Afterwards they spilled out into the surrounding church courtyard, men and women of all ages and backgrounds, conversing on a beautiful late summer evening in South Dublin about a poet who touched the lives of so many.
Inside the Sacred Heart church in Donnybrook was full to overflowing, cars double-parked along what is one of Dublin’s busiest traffic routes.
Inside, the body of the poet was laid out with a simple prayer book placed on the coffin. Archbishop Diarmuid Martin remembered a spiritual and deeply humble man who inspired generations of Irish. There were no idle words manufactured for the occasion.
The wait to commiserate with the family and pay respects was long, but no one seemed to mind.
The death of a great poet is a moment of huge significance in Ireland, where literary tradition and cultural expression is a great part of society.
When a Nobel Prize winner passes it signifies the fall of a very big tree in the forest.

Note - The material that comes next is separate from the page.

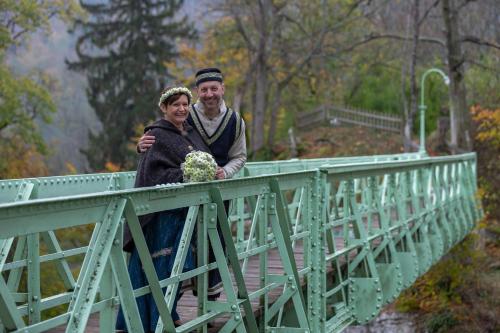 a man and woman standing on a bridge at Burg Plankenstein in Texing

A few hours earlier in Croke Park at the All-Ireland semifinal between Dublin and Kerry, the 80,000 present delivered a standing ovation when a moment’s silence for Heaney was called for.
Imagine such a reaction before a Super Bowl in America, where no poet has anything remotely like the hold that Heaney had on the Irish population.
Partly it was Heaney’s reputation too. He was a wonderful person as well as a great poet. There were never any airs and graces, no great man puffing himself up like many other literati.
Such a persona was complete anathema to Heaney who like his poetry was simple yet so profound.
I last met Heaney in 2012 at the American Ireland Fund dinner in Cork where former President Bill Clinton was among those utterly in awe when he winner walked in.
Clinton is rarely that impressed with anyone other than fellow world leaders, but Heaney made a profound impact on him.
Heaney had a kind word for everyone there, was shy at the podium, yet embraced what the Ireland Fund was doing.
Over the years I have met him at various Irish American events and always marveled at his humble attitude. He was not overly impressed with success, paid attention to the low and lonely more than the high and mighty and was a living proof of Ireland’s extraordinary ability to create geniuses.
Consider Heaney’s high school in Derry, St. Columb’s, had other past pupils such fellow Nobel Prize winner John Hume, playwright Brian Friel, who many believe deserved a Nobel, and composer Phil Coulter among others. And that is just one high school.
Heaney would have been right at home with the politicians, intellectuals, and ordinary folk who came to mourn his passing.
Publisher’s Weekly once wrote that Heaney “has an aura, if not a star power, shared by few contemporary poets, emanating as much from his leonine features and un-pompous sense of civic responsibility as from the immediate accessibility of his lines.”
Amen to that, and may he rest in peace.